WORK TO DO>
1. In the forum thread about the 2010 Smoking Eagles Kids Q, what place did the boys take in Pork Chops?
2. Translate this sentence from the forum thread about the 2010 Smoking Eagles Kids Q into French: "Congratulations gentlemen, great job!"
3. Write the next part of the forum thread about the 2010 Smoking Eagles Kids Q, picking up after its last line.

EXCERPT>

# Smoking Eagles Kids Q 2010



## wittdog (Aug 15, 2010)

The boys took 1st in Chicken 2nd in Pork Chops and were RGC at the 2010 Smoking Eagles Kids Q.  I would have been proud to serve there food anytime they did great and had a good time.
http://good-times.webshots.com/photo/27 ... good-times


----------



## Griff (Aug 15, 2010)

Congratulations to the Witt boys.


----------



## Vermin999 (Aug 15, 2010)

VERY NICE!!!!! Congrats!!!


----------



## bbquzz (Aug 15, 2010)

Congratulations gentlemen, great job!


----------



## Nick Prochilo (Aug 16, 2010)

Excellent job boys! Glad to see the apple doesn't fall to far from the tree! You doing a great job with them boys Dave!


----------



## GoodSmokeBBQ (Aug 16, 2010)

Chips off the old block!!  Congrats!!


----------



## honcho (Aug 16, 2010)

Thanks for coming BBQ Brother, It was great to see the ROCK STARS cookin again
You guys are the best


----------



## Smokey Lew (Aug 16, 2010)

(Bounding box annotation entries)
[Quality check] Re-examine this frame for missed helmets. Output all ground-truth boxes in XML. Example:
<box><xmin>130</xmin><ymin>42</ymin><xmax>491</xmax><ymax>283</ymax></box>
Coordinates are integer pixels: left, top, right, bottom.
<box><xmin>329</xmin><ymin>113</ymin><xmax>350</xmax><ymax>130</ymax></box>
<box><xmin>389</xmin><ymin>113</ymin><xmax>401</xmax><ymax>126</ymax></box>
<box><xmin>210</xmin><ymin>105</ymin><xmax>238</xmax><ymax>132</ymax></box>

SET OF ANSWERS>
1. 2nd place

2. Félicitations, messieurs, excellent travail !

3.
Way to go! They did great.


----------



## BONE HEADS (Aug 16, 2010)

Great job guys!


----------



## Aaron1 (Aug 16, 2010)

congrats boys
A@A


----------



## Shores (Aug 18, 2010)

Nice work guys!


----------



## ScottyDaQ (Aug 18, 2010)

Congrats Wittlets!


----------



## Pigs On The Wing BBQ (Aug 24, 2010)

Guess the apple didn't fall from the tree. Great job! I can see D and MJ in the butcher shop now, picking out some fine cut's of meat.  Then doing them up while dad and mom just let them roll. too cool.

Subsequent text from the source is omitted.